As often happens, the wind suddenly fell during the night. In consequence, the Marquis was not to be seen the next day. Madame Véretz strove to find out about him. Perhaps she had spies in her employ, and sent them around the country. A few hours later she had the satisfaction of telling her daughter and Monsieur de Penneville that, every morning, except when it was rainy or windy, the Marquis de Miraval took the boat which crossed the lake from Ouchy to Evian, and passed the entire day in Savoy, returning at the very last moment to dine at the hotel. Now what was his business in Savoy? They were lost in conjectures. The thing most probable upon which they settled down was that Madame de Penneville had left Vichy for Evian, and that her agent and emissary joined her every day to confer with her, and that the bomb would explode before long.
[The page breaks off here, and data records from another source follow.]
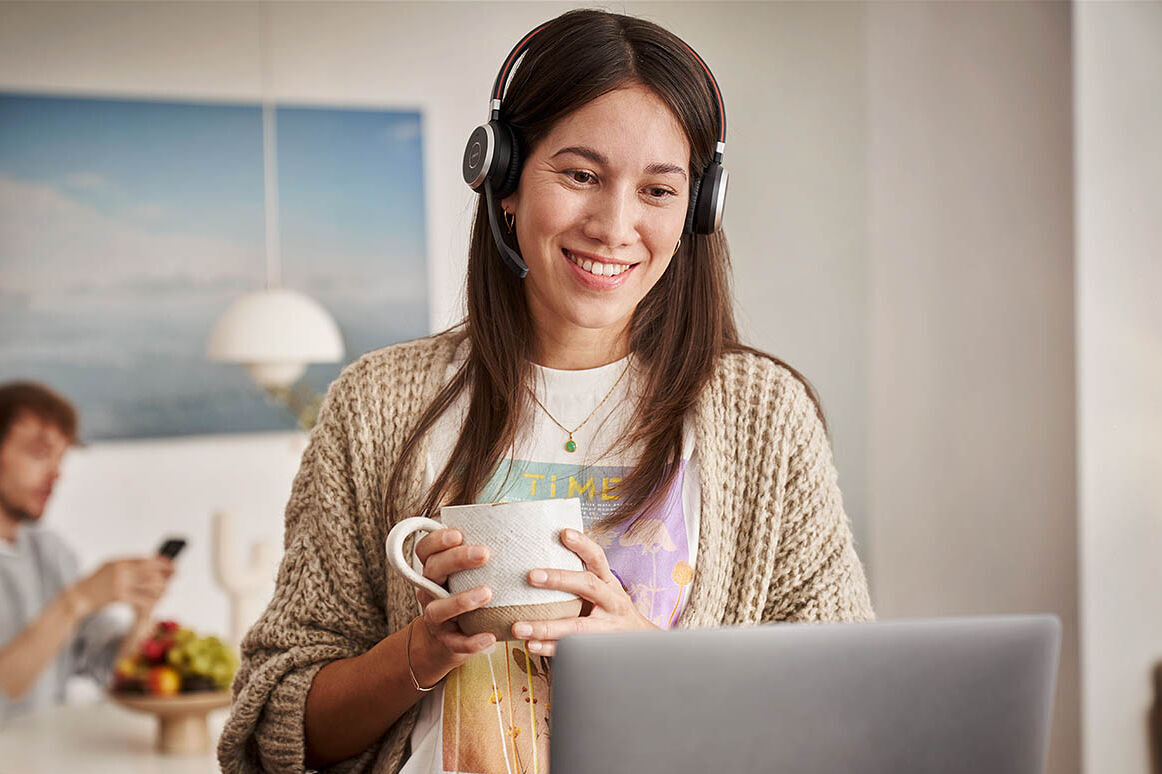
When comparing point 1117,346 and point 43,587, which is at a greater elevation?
point 1117,346

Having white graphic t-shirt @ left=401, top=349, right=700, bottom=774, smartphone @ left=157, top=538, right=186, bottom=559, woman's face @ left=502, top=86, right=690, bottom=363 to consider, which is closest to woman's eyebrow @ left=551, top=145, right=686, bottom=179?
woman's face @ left=502, top=86, right=690, bottom=363

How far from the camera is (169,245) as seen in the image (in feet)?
12.8

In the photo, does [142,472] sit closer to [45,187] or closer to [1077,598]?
[45,187]

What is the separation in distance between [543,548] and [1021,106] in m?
1.94

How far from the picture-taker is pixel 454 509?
0.91 metres

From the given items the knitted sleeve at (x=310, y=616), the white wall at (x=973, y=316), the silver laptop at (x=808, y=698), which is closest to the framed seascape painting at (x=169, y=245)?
the white wall at (x=973, y=316)

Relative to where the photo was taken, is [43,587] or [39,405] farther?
[39,405]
Madame Véretz seriously expressed a wish, although under the form of a joke, that the Marquis should be tracked, and that Monsieur de Penneville should go to Evian the next day to find out what was going on. Her daughter and Horace disliked the idea, and declined the proposition, one from honor, the other from prudence. Madame Corneuil, who had been timid ever since that night when she had been so disturbed by bad dreams, said to herself, "Out of sight out of mind." Not that she minded so much that for an entire day the lake would separate her and her beloved, but she was afraid lest, in the chances of this expedition, he might fall into the hands of the Philistines, who would get him away from her.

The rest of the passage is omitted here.